▶ [BRIEF] The response should be an exact copy of every record.

▶ [SOURCE DATA]
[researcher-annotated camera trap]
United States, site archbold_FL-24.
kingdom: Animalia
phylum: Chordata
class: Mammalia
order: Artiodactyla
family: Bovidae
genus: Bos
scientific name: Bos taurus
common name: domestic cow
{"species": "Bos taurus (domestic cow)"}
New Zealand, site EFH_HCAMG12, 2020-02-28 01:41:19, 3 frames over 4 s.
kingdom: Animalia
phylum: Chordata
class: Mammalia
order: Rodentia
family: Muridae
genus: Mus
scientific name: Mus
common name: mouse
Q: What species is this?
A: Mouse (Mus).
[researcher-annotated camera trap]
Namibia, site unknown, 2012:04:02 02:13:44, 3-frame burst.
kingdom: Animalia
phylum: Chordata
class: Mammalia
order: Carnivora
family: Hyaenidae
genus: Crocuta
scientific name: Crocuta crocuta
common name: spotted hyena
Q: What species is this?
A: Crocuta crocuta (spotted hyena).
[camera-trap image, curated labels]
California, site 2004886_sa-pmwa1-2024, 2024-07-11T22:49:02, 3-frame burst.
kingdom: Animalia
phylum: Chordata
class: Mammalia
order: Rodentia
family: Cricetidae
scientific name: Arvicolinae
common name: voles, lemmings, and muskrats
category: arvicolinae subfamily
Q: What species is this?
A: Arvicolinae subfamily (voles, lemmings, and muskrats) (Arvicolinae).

▶ [YOUR RESPONSE]
[researcher-annotated camera trap]
United States, site archbold_FL-24.
kingdom: Animalia
phylum: Chordata
class: Mammalia
order: Artiodactyla
family: Bovidae
genus: Bos
scientific name: Bos taurus
common name: domestic cow
{"species": "Bos taurus (domestic cow)"}
New Zealand, site EFH_HCAMG12, 2020-02-28 01:41:19, 3 frames over 4 s.
kingdom: Animalia
phylum: Chordata
class: Mammalia
order: Rodentia
family: Muridae
genus: Mus
scientific name: Mus
common name: mouse
Q: What species is this?
A: Mouse (Mus).
[researcher-annotated camera trap]
Namibia, site unknown, 2012:04:02 02:13:44, 3-frame burst.
kingdom: Animalia
phylum: Chordata
class: Mammalia
order: Carnivora
family: Hyaenidae
genus: Crocuta
scientific name: Crocuta crocuta
common name: spotted hyena
Q: What species is this?
A: Crocuta crocuta (spotted hyena).
[camera-trap image, curated labels]
California, site 2004886_sa-pmwa1-2024, 2024-07-11T22:49:02, 3-frame burst.
kingdom: Animalia
phylum: Chordata
class: Mammalia
order: Rodentia
family: Cricetidae
scientific name: Arvicolinae
common name: voles, lemmings, and muskrats
category: arvicolinae subfamily
Q: What species is this?
A: Arvicolinae subfamily (voles, lemmings, and muskrats) (Arvicolinae).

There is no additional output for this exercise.